= Joseph Hajjar =

Joseph Hajjar (1923–2015) was a Syrian-born priest in the Melkite Greek Catholic Church who was particularly known for historical works covering the fortunes of Christians in the Levant, concentrating on the nineteenth century. Hajjar's interests, however, covered wider spheres, including the permanent synod in the patriarchate of Constantinople down to the eleventh century, church history in modern times also involving the European territories of the Ottoman Empire and the question of Christian ecclesiastical tribunals in the Muslim world including their suppression in Egypt.

==Biography==
Hajjar was born in Damascus, Syria in 1923, and became an ordained priest in Jerusalem in 1946. He was the director of the journal Concilium, which referenced the preoccupations of the Second Vatican Council, something that governed many of his publications. He also contributed to ISTINA.

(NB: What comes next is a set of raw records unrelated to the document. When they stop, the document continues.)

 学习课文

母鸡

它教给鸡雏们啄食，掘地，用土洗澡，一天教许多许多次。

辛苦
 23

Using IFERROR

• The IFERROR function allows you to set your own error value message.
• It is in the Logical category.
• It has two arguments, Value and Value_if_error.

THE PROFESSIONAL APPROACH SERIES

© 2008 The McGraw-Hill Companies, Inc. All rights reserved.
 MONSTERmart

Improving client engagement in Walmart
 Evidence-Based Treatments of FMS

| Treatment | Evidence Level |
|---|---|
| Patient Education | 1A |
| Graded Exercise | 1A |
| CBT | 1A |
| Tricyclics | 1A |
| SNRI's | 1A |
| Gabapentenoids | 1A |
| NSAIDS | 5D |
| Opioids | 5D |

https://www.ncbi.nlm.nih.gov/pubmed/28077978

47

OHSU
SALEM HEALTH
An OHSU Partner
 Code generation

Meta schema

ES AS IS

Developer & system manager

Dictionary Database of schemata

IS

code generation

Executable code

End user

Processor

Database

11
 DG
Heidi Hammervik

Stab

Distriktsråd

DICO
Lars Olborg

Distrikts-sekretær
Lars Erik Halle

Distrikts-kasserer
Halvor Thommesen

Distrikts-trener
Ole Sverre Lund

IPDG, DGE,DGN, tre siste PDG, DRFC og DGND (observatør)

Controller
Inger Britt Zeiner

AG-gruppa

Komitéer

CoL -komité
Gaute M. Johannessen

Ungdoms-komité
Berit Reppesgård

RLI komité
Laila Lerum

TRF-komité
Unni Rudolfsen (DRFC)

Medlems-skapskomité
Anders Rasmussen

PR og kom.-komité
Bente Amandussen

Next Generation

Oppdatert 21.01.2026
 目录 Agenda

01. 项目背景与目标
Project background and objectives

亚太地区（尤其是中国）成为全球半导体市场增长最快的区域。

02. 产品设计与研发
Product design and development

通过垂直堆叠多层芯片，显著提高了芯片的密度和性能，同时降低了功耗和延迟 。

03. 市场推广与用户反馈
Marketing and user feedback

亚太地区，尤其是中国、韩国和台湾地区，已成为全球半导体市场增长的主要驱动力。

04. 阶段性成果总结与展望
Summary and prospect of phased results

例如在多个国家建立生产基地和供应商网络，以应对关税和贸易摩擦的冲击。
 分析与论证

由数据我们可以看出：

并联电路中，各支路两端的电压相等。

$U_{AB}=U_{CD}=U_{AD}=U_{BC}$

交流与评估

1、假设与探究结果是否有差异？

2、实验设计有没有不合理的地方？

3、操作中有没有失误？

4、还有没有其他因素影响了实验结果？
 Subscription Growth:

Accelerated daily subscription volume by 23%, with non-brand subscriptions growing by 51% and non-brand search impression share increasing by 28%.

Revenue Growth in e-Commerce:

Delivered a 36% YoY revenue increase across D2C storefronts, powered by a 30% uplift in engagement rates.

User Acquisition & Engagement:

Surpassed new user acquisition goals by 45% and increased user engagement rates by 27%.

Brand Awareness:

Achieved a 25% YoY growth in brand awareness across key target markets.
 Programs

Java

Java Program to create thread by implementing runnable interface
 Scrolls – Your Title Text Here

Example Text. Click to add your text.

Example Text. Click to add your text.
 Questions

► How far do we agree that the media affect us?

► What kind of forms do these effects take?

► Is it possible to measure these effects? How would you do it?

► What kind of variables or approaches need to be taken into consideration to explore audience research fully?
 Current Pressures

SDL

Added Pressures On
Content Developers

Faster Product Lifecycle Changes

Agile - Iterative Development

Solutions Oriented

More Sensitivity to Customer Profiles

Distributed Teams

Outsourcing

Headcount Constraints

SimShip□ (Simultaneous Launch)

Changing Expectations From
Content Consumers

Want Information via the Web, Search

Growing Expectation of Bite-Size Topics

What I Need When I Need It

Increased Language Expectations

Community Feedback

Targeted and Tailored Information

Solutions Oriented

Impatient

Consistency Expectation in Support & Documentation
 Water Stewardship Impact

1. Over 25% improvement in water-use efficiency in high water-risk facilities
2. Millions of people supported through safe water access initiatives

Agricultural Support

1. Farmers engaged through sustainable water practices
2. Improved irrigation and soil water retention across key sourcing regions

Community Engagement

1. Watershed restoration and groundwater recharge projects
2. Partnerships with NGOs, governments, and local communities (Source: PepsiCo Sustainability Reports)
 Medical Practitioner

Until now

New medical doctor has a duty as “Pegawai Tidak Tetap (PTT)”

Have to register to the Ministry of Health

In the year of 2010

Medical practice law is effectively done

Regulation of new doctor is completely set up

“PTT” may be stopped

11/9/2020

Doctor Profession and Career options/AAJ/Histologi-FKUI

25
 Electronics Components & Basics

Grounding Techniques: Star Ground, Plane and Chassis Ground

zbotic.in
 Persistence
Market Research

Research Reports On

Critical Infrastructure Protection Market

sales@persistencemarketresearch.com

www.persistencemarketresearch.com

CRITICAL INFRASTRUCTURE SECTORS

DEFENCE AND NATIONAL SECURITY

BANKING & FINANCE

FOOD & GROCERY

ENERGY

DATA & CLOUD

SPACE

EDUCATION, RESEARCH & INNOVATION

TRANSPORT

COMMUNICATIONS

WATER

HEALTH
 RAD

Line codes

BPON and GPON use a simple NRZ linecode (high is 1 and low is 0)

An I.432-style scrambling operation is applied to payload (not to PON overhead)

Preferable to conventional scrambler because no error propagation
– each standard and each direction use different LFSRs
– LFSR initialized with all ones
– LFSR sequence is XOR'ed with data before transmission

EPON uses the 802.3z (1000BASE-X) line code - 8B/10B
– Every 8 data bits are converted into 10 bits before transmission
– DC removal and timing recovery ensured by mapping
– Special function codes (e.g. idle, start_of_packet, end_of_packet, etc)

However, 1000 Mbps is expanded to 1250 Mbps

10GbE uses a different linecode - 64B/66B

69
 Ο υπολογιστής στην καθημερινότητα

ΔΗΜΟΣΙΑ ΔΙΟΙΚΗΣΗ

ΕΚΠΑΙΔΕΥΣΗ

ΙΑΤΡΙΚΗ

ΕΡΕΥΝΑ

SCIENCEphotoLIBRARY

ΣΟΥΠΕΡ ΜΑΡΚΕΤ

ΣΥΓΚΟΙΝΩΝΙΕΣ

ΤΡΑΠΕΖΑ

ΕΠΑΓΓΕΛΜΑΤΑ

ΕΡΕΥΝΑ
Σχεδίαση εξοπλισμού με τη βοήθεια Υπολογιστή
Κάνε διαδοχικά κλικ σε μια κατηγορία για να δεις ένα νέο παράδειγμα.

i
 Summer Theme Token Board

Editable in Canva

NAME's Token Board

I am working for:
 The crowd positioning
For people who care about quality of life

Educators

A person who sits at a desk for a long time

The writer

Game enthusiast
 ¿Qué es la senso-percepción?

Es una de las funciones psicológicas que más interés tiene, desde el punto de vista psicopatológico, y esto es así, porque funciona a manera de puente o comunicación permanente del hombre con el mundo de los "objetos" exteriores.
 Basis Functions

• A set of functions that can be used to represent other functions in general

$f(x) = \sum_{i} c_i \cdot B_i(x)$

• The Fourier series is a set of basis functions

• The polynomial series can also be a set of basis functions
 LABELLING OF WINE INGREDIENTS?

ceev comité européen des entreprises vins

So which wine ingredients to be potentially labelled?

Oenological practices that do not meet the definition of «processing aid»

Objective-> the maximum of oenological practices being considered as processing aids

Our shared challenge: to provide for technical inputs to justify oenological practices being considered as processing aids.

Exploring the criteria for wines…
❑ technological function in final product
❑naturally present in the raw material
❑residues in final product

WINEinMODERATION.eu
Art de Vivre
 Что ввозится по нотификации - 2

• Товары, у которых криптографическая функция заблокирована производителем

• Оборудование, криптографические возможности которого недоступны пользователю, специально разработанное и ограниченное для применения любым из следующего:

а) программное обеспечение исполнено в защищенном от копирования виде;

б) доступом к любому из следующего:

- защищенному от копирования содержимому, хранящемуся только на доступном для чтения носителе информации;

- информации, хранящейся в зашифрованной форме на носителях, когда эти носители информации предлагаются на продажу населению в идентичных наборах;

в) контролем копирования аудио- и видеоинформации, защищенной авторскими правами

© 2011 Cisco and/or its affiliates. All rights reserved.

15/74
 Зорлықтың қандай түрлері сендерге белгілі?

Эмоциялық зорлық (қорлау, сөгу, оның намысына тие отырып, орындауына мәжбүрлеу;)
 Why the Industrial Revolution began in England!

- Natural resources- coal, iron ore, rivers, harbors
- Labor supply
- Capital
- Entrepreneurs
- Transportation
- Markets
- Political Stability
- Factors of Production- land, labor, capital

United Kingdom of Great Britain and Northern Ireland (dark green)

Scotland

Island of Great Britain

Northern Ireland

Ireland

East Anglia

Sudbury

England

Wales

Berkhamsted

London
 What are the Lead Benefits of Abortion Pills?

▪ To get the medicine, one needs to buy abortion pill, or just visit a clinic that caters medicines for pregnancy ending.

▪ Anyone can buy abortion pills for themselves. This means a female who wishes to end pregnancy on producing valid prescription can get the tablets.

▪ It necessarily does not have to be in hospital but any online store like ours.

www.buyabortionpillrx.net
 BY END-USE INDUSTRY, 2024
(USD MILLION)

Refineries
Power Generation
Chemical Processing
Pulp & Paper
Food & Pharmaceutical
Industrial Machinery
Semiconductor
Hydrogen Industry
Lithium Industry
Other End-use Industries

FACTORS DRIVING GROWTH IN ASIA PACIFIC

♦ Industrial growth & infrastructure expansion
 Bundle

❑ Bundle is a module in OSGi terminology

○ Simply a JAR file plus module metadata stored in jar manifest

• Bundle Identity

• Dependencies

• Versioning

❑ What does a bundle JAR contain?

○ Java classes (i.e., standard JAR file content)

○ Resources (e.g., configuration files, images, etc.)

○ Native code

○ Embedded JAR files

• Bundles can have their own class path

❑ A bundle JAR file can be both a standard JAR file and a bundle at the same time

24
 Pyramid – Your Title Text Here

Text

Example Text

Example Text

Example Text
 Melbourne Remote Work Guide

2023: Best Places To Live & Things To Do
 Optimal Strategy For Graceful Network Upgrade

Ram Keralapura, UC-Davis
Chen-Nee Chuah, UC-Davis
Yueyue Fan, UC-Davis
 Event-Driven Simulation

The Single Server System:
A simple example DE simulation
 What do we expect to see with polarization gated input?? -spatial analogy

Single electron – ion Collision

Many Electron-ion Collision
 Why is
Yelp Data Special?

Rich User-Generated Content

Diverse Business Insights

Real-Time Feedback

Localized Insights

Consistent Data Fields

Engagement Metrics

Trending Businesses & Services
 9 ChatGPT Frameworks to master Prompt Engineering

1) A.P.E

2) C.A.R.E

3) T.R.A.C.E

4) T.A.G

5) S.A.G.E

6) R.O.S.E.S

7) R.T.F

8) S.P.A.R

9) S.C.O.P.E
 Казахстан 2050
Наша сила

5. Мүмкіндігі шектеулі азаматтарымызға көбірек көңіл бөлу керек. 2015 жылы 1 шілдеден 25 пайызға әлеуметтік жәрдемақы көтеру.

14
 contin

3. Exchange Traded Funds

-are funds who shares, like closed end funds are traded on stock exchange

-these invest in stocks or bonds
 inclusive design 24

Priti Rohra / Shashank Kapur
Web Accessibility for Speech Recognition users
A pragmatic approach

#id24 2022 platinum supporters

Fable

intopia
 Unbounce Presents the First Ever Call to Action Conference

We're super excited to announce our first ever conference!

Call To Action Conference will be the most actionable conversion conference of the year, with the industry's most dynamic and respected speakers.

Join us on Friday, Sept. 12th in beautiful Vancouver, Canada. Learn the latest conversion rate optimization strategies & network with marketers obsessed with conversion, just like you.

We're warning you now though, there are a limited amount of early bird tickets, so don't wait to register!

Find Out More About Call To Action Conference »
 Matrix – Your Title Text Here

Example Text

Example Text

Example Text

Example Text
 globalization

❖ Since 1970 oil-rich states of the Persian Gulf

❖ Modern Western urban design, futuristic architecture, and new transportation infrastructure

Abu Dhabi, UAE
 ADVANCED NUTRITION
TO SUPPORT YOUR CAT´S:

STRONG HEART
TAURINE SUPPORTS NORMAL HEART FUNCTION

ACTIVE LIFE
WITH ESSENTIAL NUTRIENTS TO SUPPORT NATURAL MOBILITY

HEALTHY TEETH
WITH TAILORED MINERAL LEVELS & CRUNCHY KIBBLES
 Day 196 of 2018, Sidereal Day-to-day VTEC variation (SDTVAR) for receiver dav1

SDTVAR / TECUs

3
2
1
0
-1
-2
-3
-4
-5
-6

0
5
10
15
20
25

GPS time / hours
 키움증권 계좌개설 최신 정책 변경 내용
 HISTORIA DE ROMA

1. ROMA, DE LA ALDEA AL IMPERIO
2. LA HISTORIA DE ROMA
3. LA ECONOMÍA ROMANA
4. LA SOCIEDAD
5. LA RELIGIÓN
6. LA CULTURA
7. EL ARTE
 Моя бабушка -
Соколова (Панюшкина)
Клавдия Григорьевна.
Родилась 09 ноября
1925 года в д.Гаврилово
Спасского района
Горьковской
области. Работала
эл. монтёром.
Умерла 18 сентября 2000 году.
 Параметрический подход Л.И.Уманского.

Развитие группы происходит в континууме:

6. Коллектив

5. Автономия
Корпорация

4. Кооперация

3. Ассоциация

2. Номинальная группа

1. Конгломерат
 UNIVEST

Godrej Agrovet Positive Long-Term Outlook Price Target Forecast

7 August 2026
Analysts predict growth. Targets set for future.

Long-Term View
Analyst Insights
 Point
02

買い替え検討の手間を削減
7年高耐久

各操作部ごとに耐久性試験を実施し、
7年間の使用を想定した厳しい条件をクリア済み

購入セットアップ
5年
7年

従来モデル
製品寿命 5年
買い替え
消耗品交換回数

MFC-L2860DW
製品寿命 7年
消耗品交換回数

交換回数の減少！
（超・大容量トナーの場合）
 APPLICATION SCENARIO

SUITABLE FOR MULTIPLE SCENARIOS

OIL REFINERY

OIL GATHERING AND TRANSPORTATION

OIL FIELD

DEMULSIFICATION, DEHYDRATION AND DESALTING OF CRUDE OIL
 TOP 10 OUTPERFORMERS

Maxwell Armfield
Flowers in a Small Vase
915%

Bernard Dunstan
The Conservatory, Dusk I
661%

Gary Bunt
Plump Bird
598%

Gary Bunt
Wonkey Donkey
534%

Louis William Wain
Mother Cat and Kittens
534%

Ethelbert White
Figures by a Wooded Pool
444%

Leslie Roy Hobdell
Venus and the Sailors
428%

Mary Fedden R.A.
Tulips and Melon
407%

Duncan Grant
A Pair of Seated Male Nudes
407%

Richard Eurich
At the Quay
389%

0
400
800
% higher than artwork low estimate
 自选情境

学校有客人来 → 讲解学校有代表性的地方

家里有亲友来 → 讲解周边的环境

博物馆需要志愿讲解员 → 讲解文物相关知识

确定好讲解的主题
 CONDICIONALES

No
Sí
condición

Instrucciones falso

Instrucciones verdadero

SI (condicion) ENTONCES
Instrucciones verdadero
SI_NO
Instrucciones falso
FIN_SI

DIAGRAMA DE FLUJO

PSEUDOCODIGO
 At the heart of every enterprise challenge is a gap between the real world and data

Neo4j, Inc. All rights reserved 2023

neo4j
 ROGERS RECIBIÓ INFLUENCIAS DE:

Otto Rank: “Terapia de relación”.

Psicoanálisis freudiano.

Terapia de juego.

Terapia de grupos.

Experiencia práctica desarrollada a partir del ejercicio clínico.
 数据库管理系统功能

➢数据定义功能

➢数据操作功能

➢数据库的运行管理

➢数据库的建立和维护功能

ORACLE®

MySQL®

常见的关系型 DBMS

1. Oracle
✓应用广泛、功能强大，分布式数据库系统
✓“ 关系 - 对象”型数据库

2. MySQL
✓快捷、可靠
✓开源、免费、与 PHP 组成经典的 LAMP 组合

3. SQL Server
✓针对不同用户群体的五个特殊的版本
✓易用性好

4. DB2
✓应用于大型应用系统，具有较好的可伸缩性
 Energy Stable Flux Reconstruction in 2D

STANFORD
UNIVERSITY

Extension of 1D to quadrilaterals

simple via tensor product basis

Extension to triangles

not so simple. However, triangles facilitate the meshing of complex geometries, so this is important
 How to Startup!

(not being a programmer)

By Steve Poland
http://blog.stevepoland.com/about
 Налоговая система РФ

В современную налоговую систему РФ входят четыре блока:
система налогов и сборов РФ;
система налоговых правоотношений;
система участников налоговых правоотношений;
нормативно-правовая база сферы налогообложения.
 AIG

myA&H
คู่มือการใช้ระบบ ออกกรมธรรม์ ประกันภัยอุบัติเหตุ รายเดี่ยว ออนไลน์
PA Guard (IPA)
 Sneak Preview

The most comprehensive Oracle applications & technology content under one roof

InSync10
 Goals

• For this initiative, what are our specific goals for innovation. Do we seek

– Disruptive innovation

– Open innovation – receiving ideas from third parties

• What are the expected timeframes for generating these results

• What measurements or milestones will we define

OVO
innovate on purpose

A member of the Belgian Académie Internationale des Sciences Religieuses, Hajjar proved active in international associations in Germany and France, where he had earlier studied. He died in 2015.

==Selected works==
- Un lutteur infatigable, le patriarche Maximos III Mazloum, Harissa (Lebanon) 1957.
- Le synode permanent (Synodos endemousa) de l'Eglise byzantine des origines jusqu'au XIè siècle, Rome 1962 (Orientalia christiana Analecta, no.164).
- Les chrétiens uniates du Proche Orient, Seuil 1962.
- L'Europe et les destinées du Proche-Orient (1815–1848), Bloud & Gay, 1970 (Bibliothèque de l'histoire de l'Eglise, collection publiée sous la direction d'Eugène Jarry).
- Le christianisme en Orient - Etudes d'histoire contemporaine (1684–1968), Librairie du Liban 1971.
- Le Vatican, la France et le Catholicisme Oriental, Beauchesne 1997.

===In collaboration===
- Ludovicus Jacobus Rogier, Guillaume de Bertier de Sauvigny, Joseph Hajjar: Nouvelle histoire de l'Eglise. 4 Siècle des Lumières, Révolutions, Restaurations, Seuil 1966.
- Roger Aubert, Jean Bruls, Paul E. Crunican, John Tracy Ellis, Joseph Hajjar, Frederick B. Pike: Nouvelle Histoire de l'Eglise. 5 L'Eglise dans le Monde Moderne, Seuil 1975.

==Sources==
- Antoine Guillaumont, review of Joseph Hajjar, Les chrétiens uniates du Proche-Orient, in Revue de l'histoire des religions, vol.168 (1965), p. 211.
- Étienne Fouilloux, review of Joseph Hajjar, Le Christianisme en Orient-Etudes d'histoire contemporaine (1684–1968), in Archives des Sciences sociales des religions, vol. 31 (1971), p. 206-207.
- Étienne Fouilloux, review of Joseph Hajjar, Religion et Politique en Méditerrannée orientale (1878–1914), in Archives des Sciences sociales des religions, vol.50/2 (1980), p. 167-175.